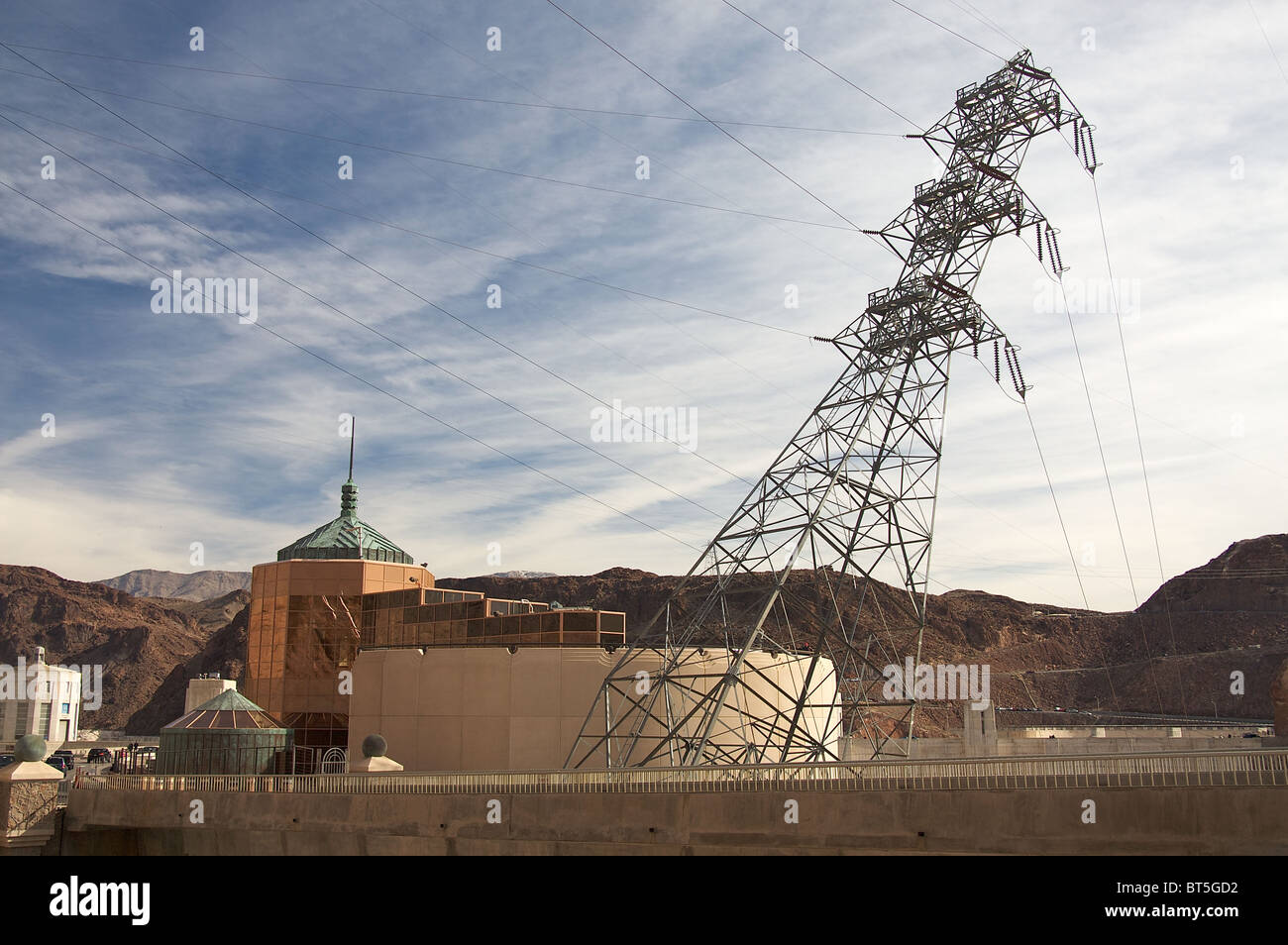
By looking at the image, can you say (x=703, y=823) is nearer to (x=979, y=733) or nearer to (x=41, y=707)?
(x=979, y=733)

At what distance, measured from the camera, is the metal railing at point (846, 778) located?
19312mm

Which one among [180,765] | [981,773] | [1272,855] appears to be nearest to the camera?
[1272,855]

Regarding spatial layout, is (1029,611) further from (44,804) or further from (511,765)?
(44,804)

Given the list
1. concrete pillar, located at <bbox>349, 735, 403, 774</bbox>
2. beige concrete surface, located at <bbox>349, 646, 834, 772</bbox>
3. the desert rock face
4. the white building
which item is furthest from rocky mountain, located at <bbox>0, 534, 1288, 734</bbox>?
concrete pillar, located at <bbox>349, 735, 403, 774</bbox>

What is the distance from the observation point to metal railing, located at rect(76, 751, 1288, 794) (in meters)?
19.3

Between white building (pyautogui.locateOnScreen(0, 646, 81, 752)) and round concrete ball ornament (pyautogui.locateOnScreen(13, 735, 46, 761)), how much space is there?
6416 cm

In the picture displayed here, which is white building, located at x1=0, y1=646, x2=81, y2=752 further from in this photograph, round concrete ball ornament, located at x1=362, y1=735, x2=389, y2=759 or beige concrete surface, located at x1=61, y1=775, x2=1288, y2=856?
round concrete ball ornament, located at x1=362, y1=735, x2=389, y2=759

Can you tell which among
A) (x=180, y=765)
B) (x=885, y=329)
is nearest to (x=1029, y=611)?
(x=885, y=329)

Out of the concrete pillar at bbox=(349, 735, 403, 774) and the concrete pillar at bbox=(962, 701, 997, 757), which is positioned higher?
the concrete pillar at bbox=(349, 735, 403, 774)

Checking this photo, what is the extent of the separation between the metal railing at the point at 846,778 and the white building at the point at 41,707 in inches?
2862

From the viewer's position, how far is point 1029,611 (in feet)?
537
------------------------------
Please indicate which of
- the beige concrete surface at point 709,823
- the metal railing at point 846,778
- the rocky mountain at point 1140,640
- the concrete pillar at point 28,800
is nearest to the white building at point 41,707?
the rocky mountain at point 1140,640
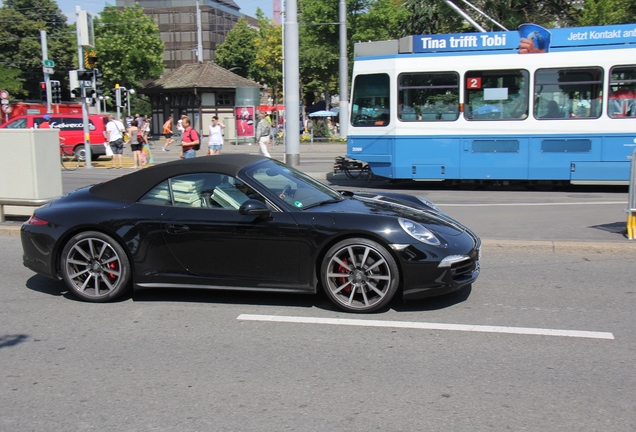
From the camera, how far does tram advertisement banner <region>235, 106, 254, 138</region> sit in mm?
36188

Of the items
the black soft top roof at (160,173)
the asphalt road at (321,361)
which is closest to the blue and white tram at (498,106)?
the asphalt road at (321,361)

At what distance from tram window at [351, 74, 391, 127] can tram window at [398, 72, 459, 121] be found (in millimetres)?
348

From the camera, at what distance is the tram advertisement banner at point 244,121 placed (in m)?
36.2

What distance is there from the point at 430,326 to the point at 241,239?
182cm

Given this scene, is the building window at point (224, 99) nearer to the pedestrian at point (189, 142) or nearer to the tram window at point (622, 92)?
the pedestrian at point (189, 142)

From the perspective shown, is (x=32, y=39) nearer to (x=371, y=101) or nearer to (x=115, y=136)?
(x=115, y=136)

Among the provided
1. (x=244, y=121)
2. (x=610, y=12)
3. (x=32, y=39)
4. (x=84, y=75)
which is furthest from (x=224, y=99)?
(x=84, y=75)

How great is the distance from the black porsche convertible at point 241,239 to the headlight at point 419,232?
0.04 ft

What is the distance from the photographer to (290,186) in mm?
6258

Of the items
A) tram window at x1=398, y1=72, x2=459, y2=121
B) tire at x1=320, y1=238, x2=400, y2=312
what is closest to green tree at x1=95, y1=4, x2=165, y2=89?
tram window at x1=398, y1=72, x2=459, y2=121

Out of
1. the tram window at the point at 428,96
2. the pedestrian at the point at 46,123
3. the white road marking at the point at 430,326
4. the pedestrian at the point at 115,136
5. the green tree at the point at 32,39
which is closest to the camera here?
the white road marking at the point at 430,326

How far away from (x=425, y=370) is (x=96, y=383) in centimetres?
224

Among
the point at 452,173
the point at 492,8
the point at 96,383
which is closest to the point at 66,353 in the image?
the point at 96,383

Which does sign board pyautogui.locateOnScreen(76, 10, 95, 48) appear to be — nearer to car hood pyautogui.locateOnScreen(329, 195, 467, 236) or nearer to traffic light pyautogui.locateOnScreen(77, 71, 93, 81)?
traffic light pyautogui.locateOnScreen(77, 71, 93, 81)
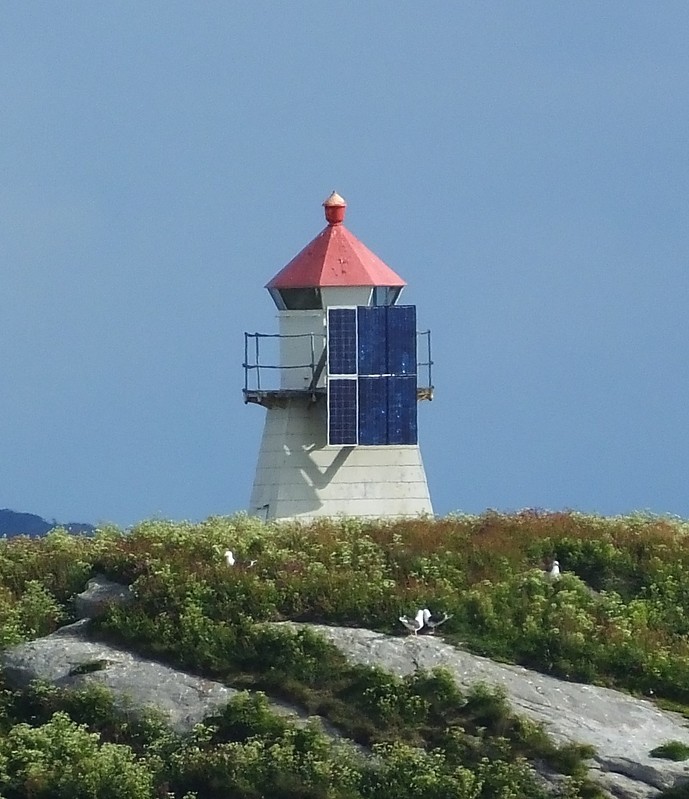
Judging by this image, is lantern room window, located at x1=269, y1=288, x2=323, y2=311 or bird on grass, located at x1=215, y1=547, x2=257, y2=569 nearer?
------------------------------
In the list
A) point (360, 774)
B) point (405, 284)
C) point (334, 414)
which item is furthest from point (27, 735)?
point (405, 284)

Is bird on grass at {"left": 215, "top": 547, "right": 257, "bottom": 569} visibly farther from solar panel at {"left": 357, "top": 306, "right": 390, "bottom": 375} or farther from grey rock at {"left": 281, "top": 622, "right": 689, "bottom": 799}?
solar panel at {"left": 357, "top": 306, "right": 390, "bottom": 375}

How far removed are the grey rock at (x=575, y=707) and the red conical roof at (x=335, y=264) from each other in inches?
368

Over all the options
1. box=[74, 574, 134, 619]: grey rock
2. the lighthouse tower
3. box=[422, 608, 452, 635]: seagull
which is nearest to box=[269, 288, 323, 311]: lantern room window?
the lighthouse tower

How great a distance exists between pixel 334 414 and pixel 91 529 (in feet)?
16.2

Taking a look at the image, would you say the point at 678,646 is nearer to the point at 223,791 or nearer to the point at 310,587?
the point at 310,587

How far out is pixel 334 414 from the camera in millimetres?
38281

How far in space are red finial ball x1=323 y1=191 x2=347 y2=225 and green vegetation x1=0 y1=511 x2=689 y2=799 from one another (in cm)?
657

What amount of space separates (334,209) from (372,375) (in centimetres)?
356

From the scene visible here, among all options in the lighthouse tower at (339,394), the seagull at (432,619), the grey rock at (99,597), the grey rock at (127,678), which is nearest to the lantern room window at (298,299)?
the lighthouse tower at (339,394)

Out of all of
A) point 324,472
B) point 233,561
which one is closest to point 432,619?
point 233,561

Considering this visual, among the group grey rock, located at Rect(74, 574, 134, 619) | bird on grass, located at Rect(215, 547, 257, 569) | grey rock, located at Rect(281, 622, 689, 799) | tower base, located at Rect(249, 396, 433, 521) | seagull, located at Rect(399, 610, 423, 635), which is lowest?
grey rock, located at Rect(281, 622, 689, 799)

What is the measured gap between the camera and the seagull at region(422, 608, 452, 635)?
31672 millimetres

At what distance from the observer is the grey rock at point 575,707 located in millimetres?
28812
------------------------------
▸ Exercise brief: Please render the lines from the one containing "Which does sign" through the one containing "Judging by this", inclusive, as a JSON list of strings, one string per line. Omit blank lines and leave out the pictures.

▸ Result for this exercise:
[
  "Which does sign board pyautogui.locateOnScreen(76, 10, 95, 48) appear to be — nearer to car hood pyautogui.locateOnScreen(329, 195, 467, 236) or nearer to traffic light pyautogui.locateOnScreen(77, 71, 93, 81)?",
  "traffic light pyautogui.locateOnScreen(77, 71, 93, 81)",
  "Judging by this image, is lantern room window, located at x1=269, y1=288, x2=323, y2=311 or bird on grass, located at x1=215, y1=547, x2=257, y2=569 nearer?"
]